If, for some reason, HS fuels are discovered in the LS dedicated tank(s) the two main reasons are thus: either bad fuel management onboard or off spec fuel delivered in the first place. The BDR is a statement issued by the Supplier "claiming to be - "- and can only be verified thru fuel testing. The content of the Marpol sample should be identical to the sample given the vsl from the barge, however I have a nagging feeling that this may not always be the case. Just goes to show the importance that the whole sampling procedure must be watched very closely by the receiving vessel,s crew.

With regards to PSC' right to take samples from tank I would question same.

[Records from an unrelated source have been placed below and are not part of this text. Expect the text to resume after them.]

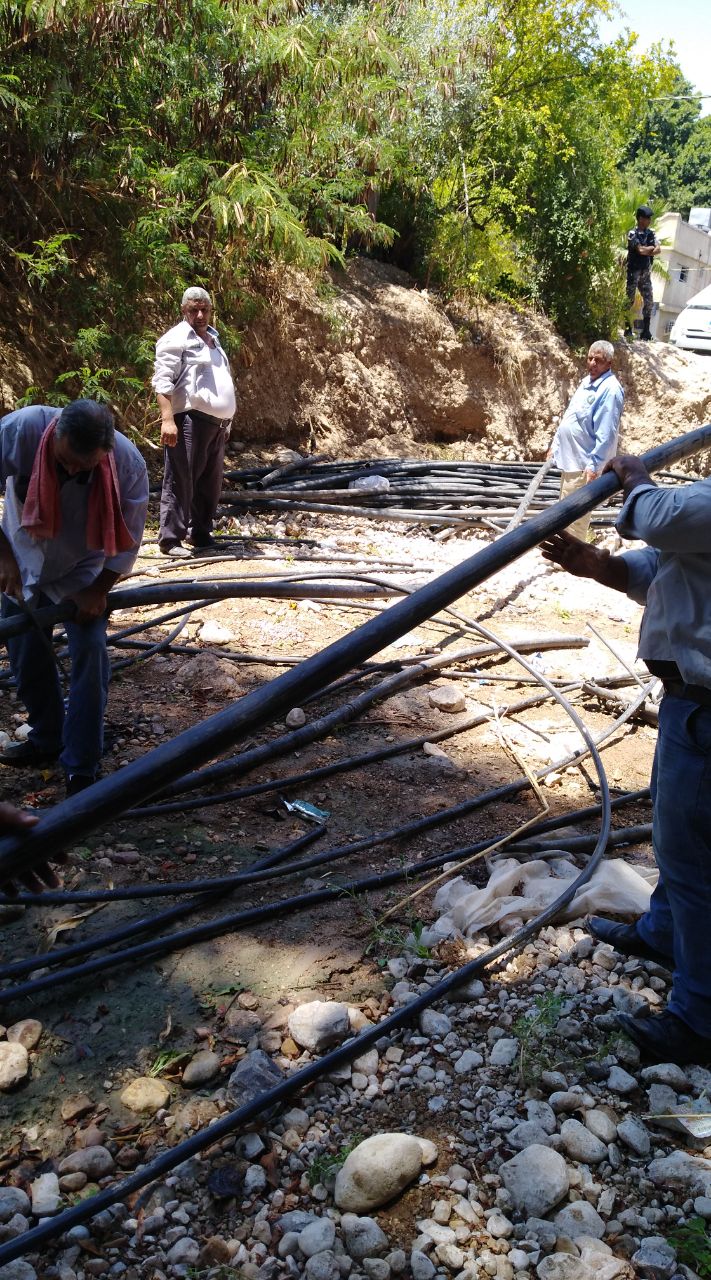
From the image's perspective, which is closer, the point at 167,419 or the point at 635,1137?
the point at 635,1137

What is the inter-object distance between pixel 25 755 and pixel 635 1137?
2974 millimetres

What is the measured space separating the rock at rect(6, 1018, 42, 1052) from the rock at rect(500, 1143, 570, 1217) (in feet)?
4.33

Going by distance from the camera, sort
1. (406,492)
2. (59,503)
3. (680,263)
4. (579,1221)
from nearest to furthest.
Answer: (579,1221)
(59,503)
(406,492)
(680,263)

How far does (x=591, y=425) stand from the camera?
7.60 metres

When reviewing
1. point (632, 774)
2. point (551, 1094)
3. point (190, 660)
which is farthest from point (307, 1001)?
point (190, 660)

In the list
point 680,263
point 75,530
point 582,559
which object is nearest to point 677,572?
point 582,559

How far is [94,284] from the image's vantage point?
8953mm

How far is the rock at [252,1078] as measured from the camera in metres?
2.40

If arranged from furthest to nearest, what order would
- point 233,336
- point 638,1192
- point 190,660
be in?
point 233,336, point 190,660, point 638,1192

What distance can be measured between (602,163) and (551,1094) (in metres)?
15.0

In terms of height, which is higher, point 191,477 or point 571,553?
point 571,553

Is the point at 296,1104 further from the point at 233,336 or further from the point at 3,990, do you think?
the point at 233,336

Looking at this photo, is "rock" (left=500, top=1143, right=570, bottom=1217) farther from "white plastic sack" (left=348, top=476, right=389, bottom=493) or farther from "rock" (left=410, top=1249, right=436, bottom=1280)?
"white plastic sack" (left=348, top=476, right=389, bottom=493)

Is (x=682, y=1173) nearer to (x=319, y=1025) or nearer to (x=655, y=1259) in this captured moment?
(x=655, y=1259)
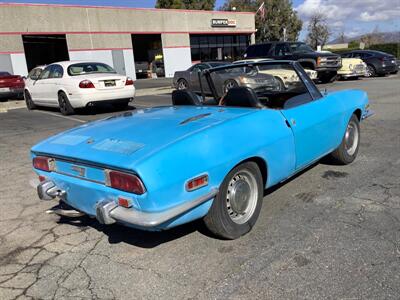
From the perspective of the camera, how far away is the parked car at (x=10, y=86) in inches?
611

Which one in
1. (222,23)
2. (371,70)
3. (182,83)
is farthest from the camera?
(222,23)

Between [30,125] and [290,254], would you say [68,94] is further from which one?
[290,254]

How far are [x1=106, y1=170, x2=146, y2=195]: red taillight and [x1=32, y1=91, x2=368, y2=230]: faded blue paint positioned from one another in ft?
0.12

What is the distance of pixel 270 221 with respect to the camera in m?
3.66

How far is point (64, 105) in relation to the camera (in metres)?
11.0

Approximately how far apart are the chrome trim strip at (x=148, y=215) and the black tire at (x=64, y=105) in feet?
28.1

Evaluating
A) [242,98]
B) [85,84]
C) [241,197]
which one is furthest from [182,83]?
[241,197]

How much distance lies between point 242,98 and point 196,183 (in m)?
1.36

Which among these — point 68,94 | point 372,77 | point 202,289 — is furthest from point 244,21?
Answer: point 202,289

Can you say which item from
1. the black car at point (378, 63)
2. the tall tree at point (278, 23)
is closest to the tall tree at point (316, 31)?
the tall tree at point (278, 23)

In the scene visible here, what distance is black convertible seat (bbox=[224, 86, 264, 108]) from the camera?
384 centimetres

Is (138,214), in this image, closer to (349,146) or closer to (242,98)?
(242,98)

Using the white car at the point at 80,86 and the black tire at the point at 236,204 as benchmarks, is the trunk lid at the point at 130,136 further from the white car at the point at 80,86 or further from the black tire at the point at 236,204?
the white car at the point at 80,86

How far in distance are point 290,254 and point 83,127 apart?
2161 mm
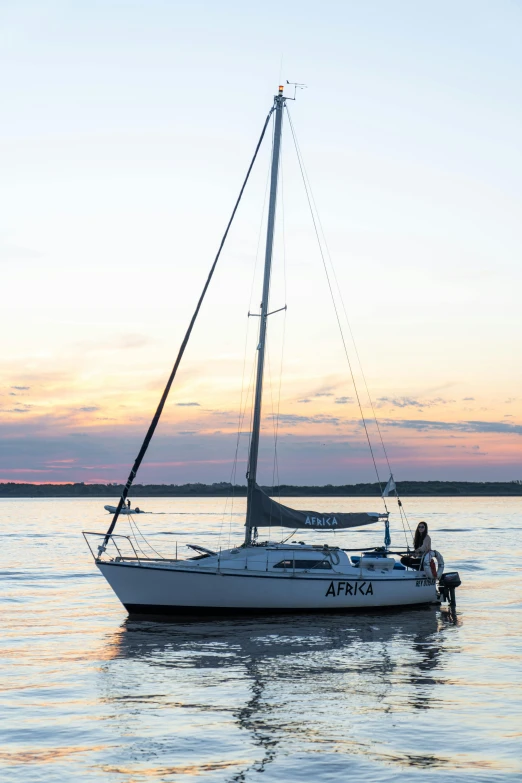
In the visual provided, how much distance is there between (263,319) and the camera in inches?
965

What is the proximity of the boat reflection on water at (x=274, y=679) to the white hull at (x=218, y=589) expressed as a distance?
0.52 m

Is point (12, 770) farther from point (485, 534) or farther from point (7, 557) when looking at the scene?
point (485, 534)

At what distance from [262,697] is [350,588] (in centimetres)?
946

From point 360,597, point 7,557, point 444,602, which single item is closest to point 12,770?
point 360,597

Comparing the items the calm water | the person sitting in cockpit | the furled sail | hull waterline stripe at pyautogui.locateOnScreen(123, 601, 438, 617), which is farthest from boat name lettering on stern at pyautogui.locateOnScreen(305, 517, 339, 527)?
the person sitting in cockpit

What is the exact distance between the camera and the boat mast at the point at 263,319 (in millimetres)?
23500

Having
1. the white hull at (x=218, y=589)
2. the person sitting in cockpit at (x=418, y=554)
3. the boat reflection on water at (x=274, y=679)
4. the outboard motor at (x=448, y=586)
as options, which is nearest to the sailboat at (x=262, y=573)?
the white hull at (x=218, y=589)

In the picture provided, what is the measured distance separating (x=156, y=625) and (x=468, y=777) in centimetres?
1375

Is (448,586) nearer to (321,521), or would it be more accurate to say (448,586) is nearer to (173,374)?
(321,521)

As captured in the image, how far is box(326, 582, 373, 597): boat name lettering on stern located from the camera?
23.7 meters

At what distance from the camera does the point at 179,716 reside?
13.4 meters

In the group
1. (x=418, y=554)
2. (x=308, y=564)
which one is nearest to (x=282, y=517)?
(x=308, y=564)

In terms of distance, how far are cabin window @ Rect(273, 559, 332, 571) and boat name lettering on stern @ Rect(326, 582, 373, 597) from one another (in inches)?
22.3

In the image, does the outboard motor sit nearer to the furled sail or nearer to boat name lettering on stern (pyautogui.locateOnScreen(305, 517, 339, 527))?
the furled sail
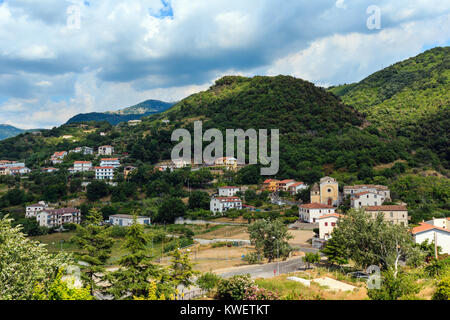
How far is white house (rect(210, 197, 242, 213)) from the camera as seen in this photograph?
187 feet

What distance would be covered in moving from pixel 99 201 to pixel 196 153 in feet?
98.1

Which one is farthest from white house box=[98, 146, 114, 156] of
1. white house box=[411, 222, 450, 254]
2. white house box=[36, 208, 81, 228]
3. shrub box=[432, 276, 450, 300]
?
shrub box=[432, 276, 450, 300]

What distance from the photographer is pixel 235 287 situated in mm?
17703

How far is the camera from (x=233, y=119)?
104062 mm

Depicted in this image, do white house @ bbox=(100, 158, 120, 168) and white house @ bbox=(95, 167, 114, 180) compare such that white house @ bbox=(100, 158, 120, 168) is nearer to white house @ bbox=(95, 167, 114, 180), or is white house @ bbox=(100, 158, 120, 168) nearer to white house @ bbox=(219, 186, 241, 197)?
white house @ bbox=(95, 167, 114, 180)

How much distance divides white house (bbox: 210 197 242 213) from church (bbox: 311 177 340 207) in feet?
42.0

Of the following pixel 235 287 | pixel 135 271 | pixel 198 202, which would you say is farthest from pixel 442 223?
pixel 198 202

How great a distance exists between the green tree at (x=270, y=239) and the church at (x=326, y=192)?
81.1ft

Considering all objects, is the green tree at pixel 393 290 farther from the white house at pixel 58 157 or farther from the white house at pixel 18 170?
the white house at pixel 18 170

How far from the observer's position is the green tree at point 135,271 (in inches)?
639

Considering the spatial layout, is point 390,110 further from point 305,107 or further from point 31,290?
point 31,290

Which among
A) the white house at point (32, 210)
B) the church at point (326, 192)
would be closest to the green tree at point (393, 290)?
the church at point (326, 192)

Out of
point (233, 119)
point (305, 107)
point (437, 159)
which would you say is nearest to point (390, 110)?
point (305, 107)

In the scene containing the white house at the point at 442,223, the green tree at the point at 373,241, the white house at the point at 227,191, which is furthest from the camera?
the white house at the point at 227,191
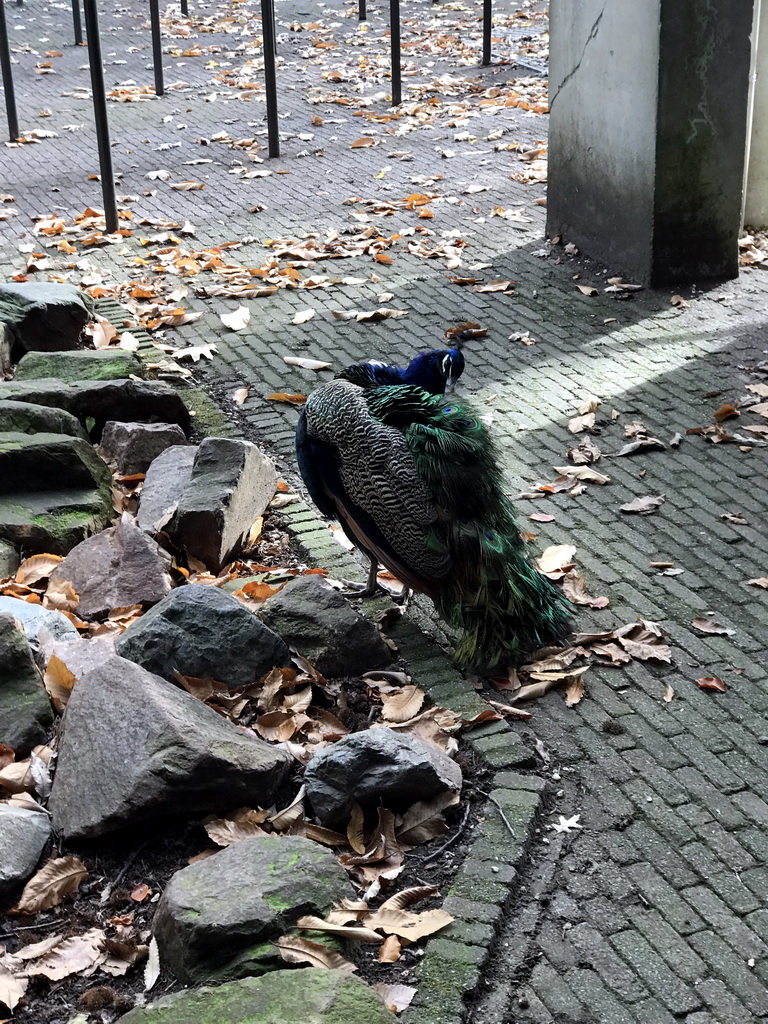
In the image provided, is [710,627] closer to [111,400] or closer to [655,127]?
[111,400]

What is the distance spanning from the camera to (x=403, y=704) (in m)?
4.13

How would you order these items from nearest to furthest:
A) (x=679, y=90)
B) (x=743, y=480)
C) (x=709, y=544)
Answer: (x=709, y=544) → (x=743, y=480) → (x=679, y=90)

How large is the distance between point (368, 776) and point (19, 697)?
1.21 meters

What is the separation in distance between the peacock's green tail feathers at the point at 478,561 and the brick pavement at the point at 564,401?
0.28 m

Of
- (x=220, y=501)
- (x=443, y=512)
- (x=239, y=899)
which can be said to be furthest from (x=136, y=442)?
(x=239, y=899)

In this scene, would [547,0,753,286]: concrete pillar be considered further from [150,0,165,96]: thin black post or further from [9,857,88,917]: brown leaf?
[150,0,165,96]: thin black post

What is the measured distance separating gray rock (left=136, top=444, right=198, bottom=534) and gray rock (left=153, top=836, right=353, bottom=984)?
2167 millimetres

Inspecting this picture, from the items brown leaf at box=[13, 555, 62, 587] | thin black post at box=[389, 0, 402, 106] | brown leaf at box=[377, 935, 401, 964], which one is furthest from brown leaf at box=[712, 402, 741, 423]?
thin black post at box=[389, 0, 402, 106]

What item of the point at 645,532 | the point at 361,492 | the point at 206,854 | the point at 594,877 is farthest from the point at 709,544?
the point at 206,854

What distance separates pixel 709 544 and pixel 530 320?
2.93 m

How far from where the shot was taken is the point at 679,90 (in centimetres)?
739

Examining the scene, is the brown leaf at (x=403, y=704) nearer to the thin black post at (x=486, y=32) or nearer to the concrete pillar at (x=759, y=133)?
the concrete pillar at (x=759, y=133)

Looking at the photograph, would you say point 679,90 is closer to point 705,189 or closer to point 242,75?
point 705,189

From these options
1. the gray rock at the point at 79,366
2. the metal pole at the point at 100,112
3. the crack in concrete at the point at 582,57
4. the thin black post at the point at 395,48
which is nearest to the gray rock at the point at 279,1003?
the gray rock at the point at 79,366
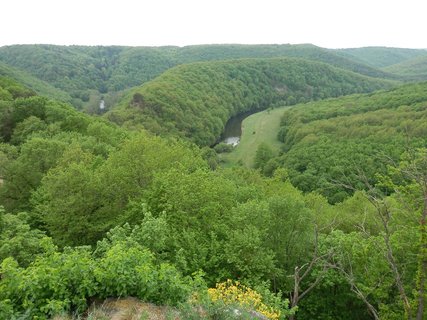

They have full right to check the BDR and the Marpol sample (with the flag state's approval), but to take samples of fuel in tank ? don't think os

Ivar Tonnesen
IVT Consulting
Unni Einemo - The International Bunker Industry Association (IBIA)
16th November 2012
Ivar, regarding the right of PSC to take samples from ship's tanks, there is nothing in the regulation that says they cannot do that. In the US, the EPA has said they may verify compliance by a variety of checks, including taking line or tank samples from the ship:
John Liddy - Liddy Associates Ltd
19th November 2012
Remember that in Europe shipping is subject to EU regulations as well as to MARPOL Annex VI. The new EU Directive governing marine fuel sulfur content which was adopted in October 2012, and its predecessor Directive 2005/33/EC, both specify that sampling and analysis of fuel in tanks on board can be used as an alternative to analysis of the MARPOL delivery sample.

John Liddy
Liddy Associates Ltd.
darek abebe
18th December 2012
I think the PSC should penalize the ship and support the ship to claim against the supplier because the supplier has given the right sulphur content in the sample and put on the BDN but the actual delivered into the tank isn't correct.
Unni Einemo - The International Bunker Industry Association (IBIA)
28th December 2012
The latest EU regulations also suggest that Member States should take action against marine fuel suppliers that have been found to deliver fuel that does not comply with the sulphur specification stated on the BDN. But there seems to be little PSC can do about bunker suppliers if the non-compliant fuel was supplied to the ship outside the EU, and the ship is still first in line for penalties . More on those updated EU regulations here:
Christoffer Ditlev Pedersen - Endofa Panama
4th July 2013
The vessel crew has full responsibility to make sure that the product on board is within the limits. At the moment of a supply it is their responsability to test the product received as well as the product that is already in the receiving tank. It is here that most shipowners go wrong, due to the fact that they do not take into consideration the product already in the tank where the new product is being received and this can sometimes have a final impact on the quality of the received product. It is because of this that all supplies are basis barge figures and if testing is needed, the barge retained sample is always final and binding.